Reproduce exactly the entries from the "What is the distance of" line to the end. Skip all pictures.

====== Data lines

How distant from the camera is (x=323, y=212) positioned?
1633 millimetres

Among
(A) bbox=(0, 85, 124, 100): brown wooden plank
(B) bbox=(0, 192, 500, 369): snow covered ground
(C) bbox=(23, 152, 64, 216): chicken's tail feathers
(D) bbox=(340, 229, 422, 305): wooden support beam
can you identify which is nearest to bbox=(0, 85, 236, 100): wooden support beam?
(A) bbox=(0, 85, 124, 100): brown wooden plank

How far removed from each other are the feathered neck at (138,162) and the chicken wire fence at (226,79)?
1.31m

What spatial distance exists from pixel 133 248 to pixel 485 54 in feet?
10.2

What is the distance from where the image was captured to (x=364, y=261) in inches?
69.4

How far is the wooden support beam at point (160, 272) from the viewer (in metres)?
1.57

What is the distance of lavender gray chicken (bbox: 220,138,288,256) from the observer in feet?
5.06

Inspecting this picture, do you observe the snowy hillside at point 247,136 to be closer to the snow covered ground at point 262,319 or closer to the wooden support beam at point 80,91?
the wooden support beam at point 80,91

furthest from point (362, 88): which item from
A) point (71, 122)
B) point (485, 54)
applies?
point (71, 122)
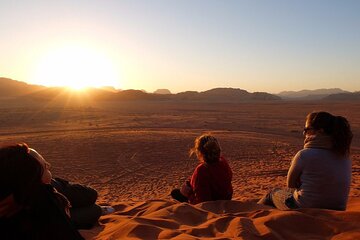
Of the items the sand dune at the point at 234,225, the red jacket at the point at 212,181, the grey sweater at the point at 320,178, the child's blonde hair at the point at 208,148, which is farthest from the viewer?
the red jacket at the point at 212,181

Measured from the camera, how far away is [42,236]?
2.07 meters

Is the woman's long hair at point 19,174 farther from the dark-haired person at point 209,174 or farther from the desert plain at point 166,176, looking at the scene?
the dark-haired person at point 209,174

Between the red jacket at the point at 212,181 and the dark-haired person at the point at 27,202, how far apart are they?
3.14 m

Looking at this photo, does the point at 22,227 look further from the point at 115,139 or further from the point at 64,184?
the point at 115,139

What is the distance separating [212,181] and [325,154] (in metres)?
1.59

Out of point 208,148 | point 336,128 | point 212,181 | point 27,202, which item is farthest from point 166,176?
point 27,202

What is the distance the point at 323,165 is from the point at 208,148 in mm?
1399

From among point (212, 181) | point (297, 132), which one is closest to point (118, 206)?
point (212, 181)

============

### Task result
What is the distance of lavender gray chicken (bbox: 220,138,288,256) from the observer in feet?
5.06

Inspecting this picture, do you observe the snowy hillside at point 247,136 to be closer to the snow covered ground at point 262,319 or closer to the wooden support beam at point 80,91?
the wooden support beam at point 80,91

furthest from point (362, 88): which item from
A) point (71, 122)
B) point (485, 54)
applies?
point (71, 122)
Of the items the sand dune at the point at 234,225, the red jacket at the point at 212,181, the grey sweater at the point at 320,178, the child's blonde hair at the point at 208,148, which is farthest from the viewer?
the red jacket at the point at 212,181

Measured from the camera, how far away is [42,236]?
2.07 meters

Is the woman's long hair at point 19,174 farther from the dark-haired person at point 209,174 or farther from the desert plain at point 166,176, looking at the scene?
the dark-haired person at point 209,174

Between the red jacket at the point at 212,181 and the dark-haired person at the point at 27,202, how far apart are they?
3.14 m

Looking at this photo, does the point at 22,227 look further from the point at 115,139 or further from the point at 64,184?
the point at 115,139

What is the distance separating [212,181] and [325,154] (in metres)?
1.59

Out of point 208,148 | point 336,128 | point 212,181 | point 27,202, which item is farthest from point 166,176?
point 27,202

What is the distance the point at 323,165 is from the point at 208,148 in mm?
1399

From among point (212, 181) | point (297, 132), which one is closest to point (118, 206)?
point (212, 181)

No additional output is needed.